Era un’altra Europa quella che il 9 Novembre di 28 anni fa si svegliava attonita con le televisioni sintonizzate a reti unificate su Berlino. Una marea umana premeva su quell’infame muro, costruito quasi 30 anni prima, che spezzava in due il cuore di un Continente intero. Una nazione divisa, un popolo fratturato in due, finalmente correva per riabbracciarsi.

Al di là delle considerazioni romantiche ma soprattutto umane, la Caduta del Muro di Berlino è stato uno spartiacque imponente per la storia dell’Europa. All’indomani la nuova Germania divenne motore di una integrazione che correva spedita, con una rapida cessione della sovranità nazionale degli stati membri europei in favore del progetto europeista. Progetto che alle porte dell’ultimo decennio del II millennio risultava essere ambizioso e teso a costruire una nuova potenza mondiale da inserire nel nuovo scacchiere geopolitico. La cronaca però ci ha consegnato un’immagine storpiata dell’ambiziosa pianificazione europea e dopo quasi tre decenni anche i più convinti iniziano a dubitare dell’Unione. Lo scenario mondiale in pochissimi anni è cambiato drasticamente: crisi economica, crisi finanziaria, crollo dei consumi, fallimento del Welfare state, ondate migratorie e crisi politiche hanno messo a dura prova la convivenza tra gli stati europei. Il sentimento di rigetto ha riportato in auge istanze nazionalistiche, il più delle volte goffamente ottocentesche, contrastate da posizioni mondialiste, mortalmente pericolose per il futuro sia europeo che nazionale. Nello stallo creatosi, mentre il mondo procede spedito ad una nuova evoluzione con rapporti diplomatici, contingenze economiche e nuovi accordi finanziari, il rischio di un domani nefasto per il Vecchio Continente e i suoi popoli è più che realtà.

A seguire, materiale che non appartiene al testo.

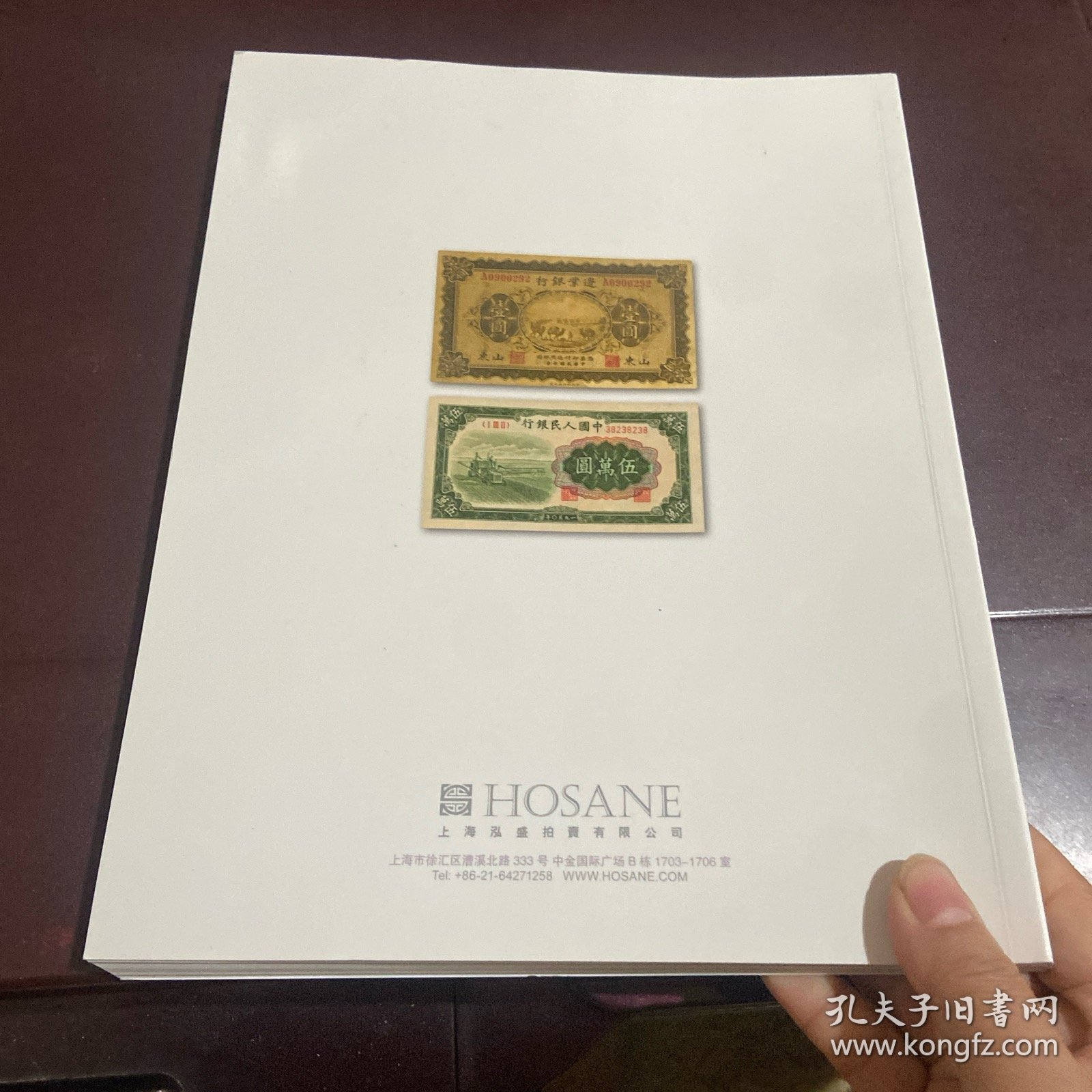 清欢中国纸币 泓盛 2024年春季拍卖会金银 流霞 中国钱币专场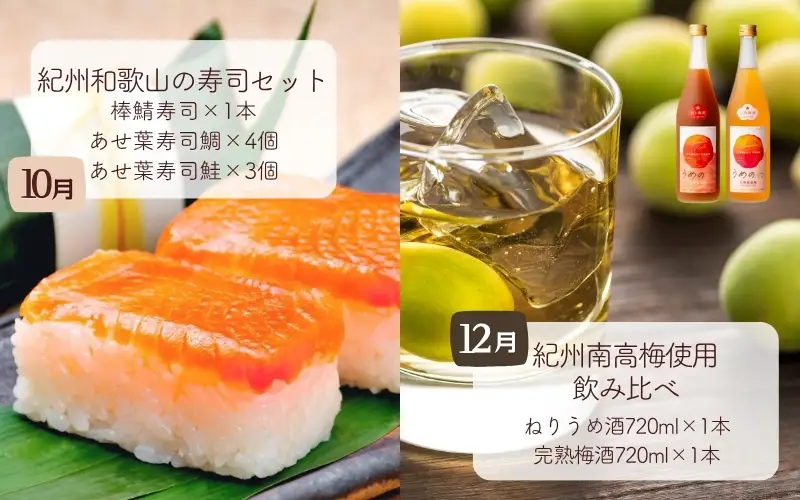 【定期便】【偶数月発送】【全6回お届け】 和歌山のこだわり　季節の定期便 【tkb423】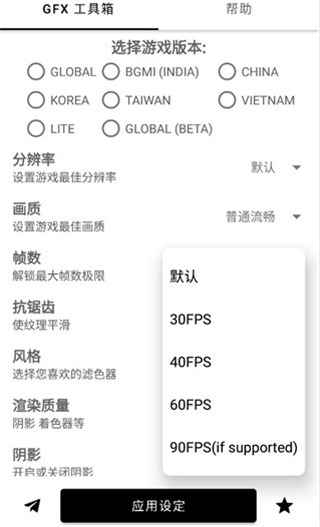 使用方法截图4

Paolo Rendina riassume tutto questo nel suo Romanzo fantastico “Il futuro di un Passato imperfetto”, che noi de “Le Frecce” abbiamo avuto il piacere di pubblicare. In un’opera adatta ad adolescenti ed adulti, trasporta le problematiche sopracitate nel futuro e le analizza a distanza di secoli in maniera brillante, senza eccedere nella descrizione di un’era per noi inconoscibile. Il mondo che ci racconta Paolo è governato da poche grandi lobby, le stesse che oggi sembrano divise, le quali nel romanzo riescono a coniugare interessi economici, ideologici e culturali. Sulla vetta della piramide siede “l’uomo nuovo” che emerge dalla frastornante realtà contemporanea: uomini d’affari senza scrupoli, invischiati nella grande finanza, a capo di potentati economici, rigorosamente fedeli dell’ideologia gender. La società del futuro dell’autore è piatta, lineare, orizzontale. Tutto è calcolato, tutto è programmato, le abitudini di vita sono così scandite bene che le malattie sono un lontano ricordo. Ogni eccesso è immediatamente notato dal “Grande Fratello” di Paolo Rendina, che a differenza di Orwell (mi si perdoni l’accostamento), da una dimensione umana a chi tiene il potere nel futuro. Sono persone che amano, si divertono e ridono, ma sono figli di quell’immenso odio che i più, oggi, chiamano amore. Esseri umani in provetta, pianificazione delle nascite, scrittura della storia in maniera parziale, declassamento culturale delle società, pensiero unico, dittatura finanziaria, reati di opinione e di pensiero. Tutti dettagli che oggi emergono separati ma che Paolo Rendina unisce, riportando tutti i nodi al pettine.

Cosa c’entra però questo romanzo con il Muro di Berlino? La nuova società teorizzata da Paolo Rendina è figlia di quell’imperfetto passato, come da titolo, che si è profilata dopo il 9 Novembre 1989. La festa per la nuova Europa si sta trasformando nel funerale dell’Europa stessa. Al bivio, in molti, hanno scelto la strada sbagliata e oggi risulta difficile tornare indietro. Paolo lascia una speranza aperta, per scoprirlo basta leggere il suo libro e il nostro best-seller.